| EXERCISE AIM |
Nothing but the lines below from the one containing "Кирочная ул., дом" through the one containing "Pieniądze na mleko" should appear in the answer, exact and without pictures.

| EXCERPTED DATA |
····················
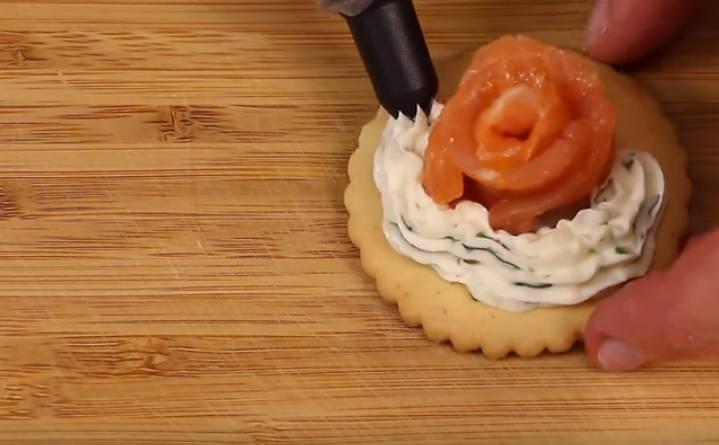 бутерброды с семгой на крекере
····················
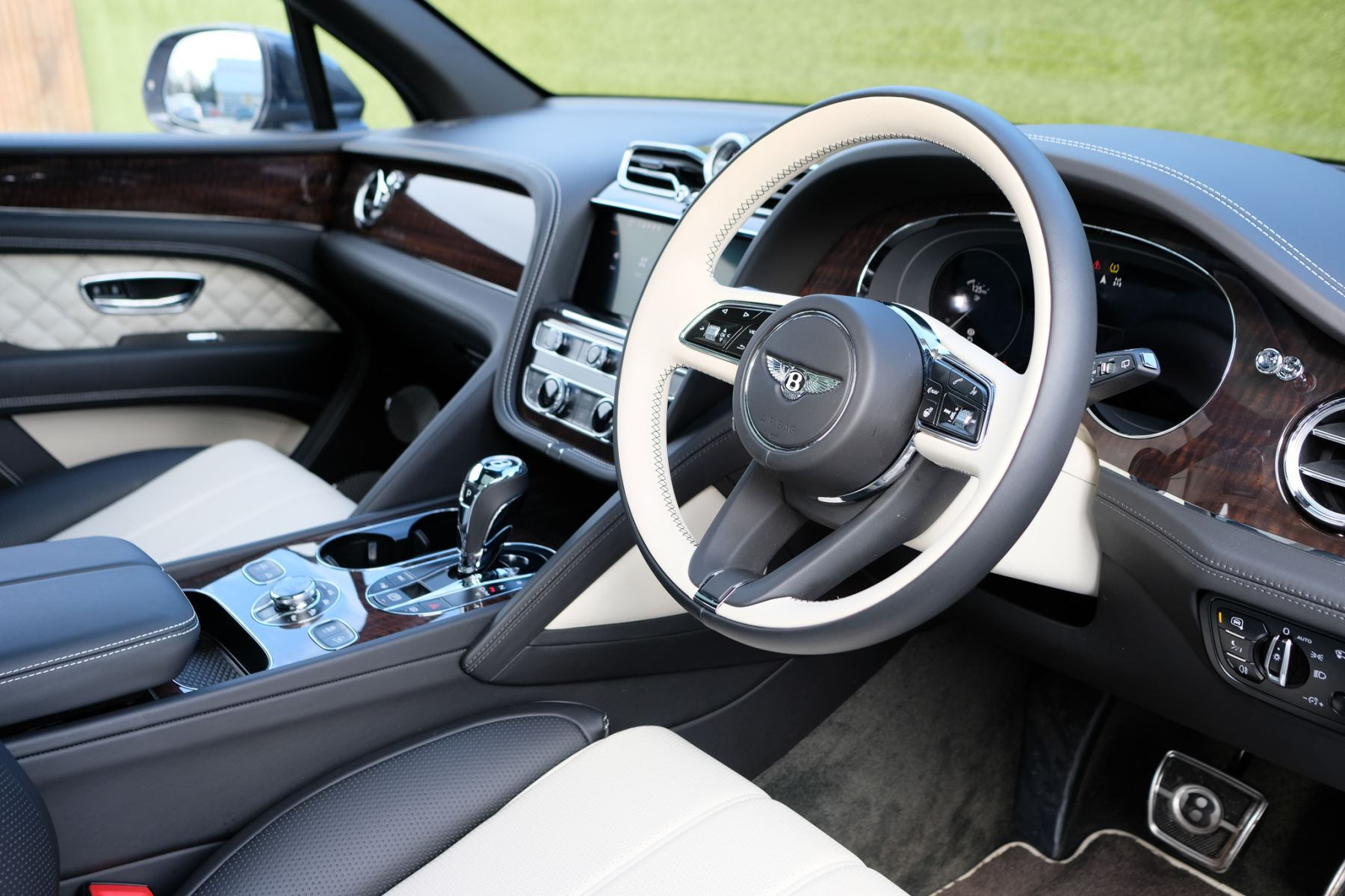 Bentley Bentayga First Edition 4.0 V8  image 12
····················
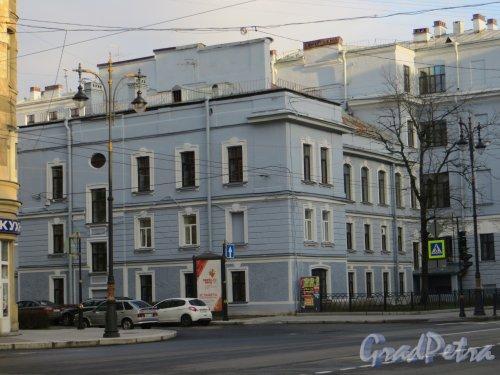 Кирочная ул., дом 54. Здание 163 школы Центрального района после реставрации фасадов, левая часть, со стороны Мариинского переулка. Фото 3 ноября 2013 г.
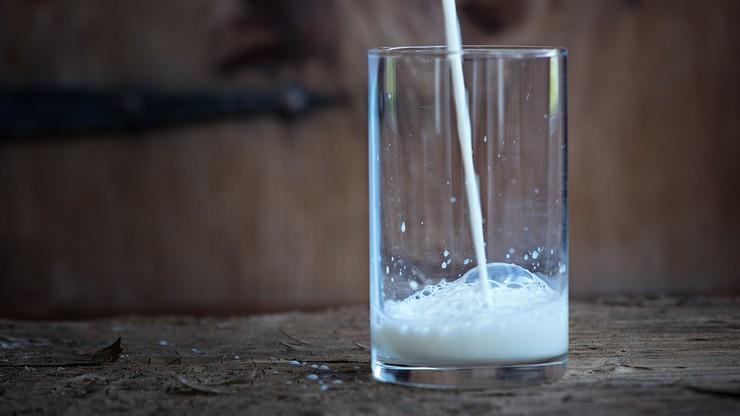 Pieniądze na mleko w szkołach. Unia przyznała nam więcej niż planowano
····················
| TASK OUTPUT |
 Кирочная ул., дом 54. Здание 163 школы Центрального района после реставрации фасадов, левая часть, со стороны Мариинского переулка. Фото 3 ноября 2013 г.
 Pieniądze na mleko w szkołach. Unia przyznała nam więcej niż planowano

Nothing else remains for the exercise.